▶ _DESCRIPTION OF THE TASK_
Find each line in the records that contains the word "nearer" and copy it out in full. Case counts.

▶ _RECORDS FOR THIS EXERCISE_

= = =

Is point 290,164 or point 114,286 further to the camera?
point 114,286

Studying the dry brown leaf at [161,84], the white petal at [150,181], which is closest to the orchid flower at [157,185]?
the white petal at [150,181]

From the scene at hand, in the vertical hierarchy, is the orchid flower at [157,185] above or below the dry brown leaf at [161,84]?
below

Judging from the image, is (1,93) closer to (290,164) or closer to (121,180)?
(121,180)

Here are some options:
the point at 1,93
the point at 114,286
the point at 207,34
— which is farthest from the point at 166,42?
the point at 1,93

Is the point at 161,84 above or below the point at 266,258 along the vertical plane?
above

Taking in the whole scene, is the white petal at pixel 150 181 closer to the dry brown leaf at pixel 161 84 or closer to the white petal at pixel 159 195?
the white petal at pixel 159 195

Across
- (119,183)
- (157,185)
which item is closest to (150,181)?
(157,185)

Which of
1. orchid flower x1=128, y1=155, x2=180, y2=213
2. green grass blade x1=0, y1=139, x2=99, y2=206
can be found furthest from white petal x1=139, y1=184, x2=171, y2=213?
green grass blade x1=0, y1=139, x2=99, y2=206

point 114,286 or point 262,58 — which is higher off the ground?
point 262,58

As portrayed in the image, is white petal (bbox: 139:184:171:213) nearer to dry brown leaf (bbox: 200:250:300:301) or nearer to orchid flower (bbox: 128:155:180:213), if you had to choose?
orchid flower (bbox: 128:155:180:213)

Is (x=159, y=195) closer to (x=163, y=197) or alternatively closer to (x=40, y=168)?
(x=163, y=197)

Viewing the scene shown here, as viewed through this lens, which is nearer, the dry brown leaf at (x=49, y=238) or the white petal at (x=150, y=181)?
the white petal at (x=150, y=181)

= = =

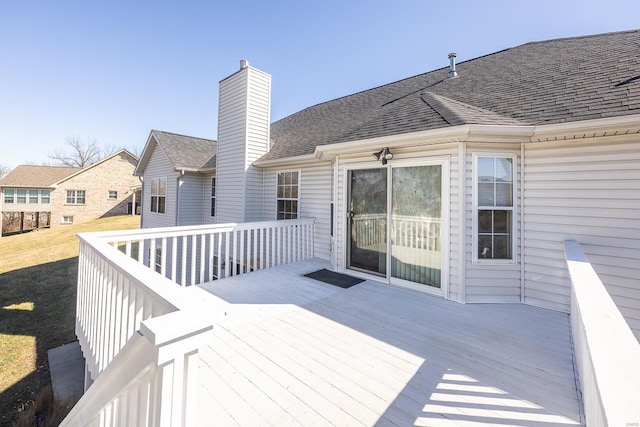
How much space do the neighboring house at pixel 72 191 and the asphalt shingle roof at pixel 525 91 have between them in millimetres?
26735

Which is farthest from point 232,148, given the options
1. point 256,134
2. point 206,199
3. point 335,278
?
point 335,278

= = =

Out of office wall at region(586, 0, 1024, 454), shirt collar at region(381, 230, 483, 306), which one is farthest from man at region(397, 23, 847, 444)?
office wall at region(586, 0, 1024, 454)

= = =

▶ _FINAL RESULT_
As portrayed in the image, is white petal (bbox: 139:184:171:213) nearer to dry brown leaf (bbox: 200:250:300:301) or nearer to orchid flower (bbox: 128:155:180:213), if you had to choose?
Viewing the scene shown here, as viewed through this lens, which is nearer, the dry brown leaf at (x=49, y=238) or the white petal at (x=150, y=181)?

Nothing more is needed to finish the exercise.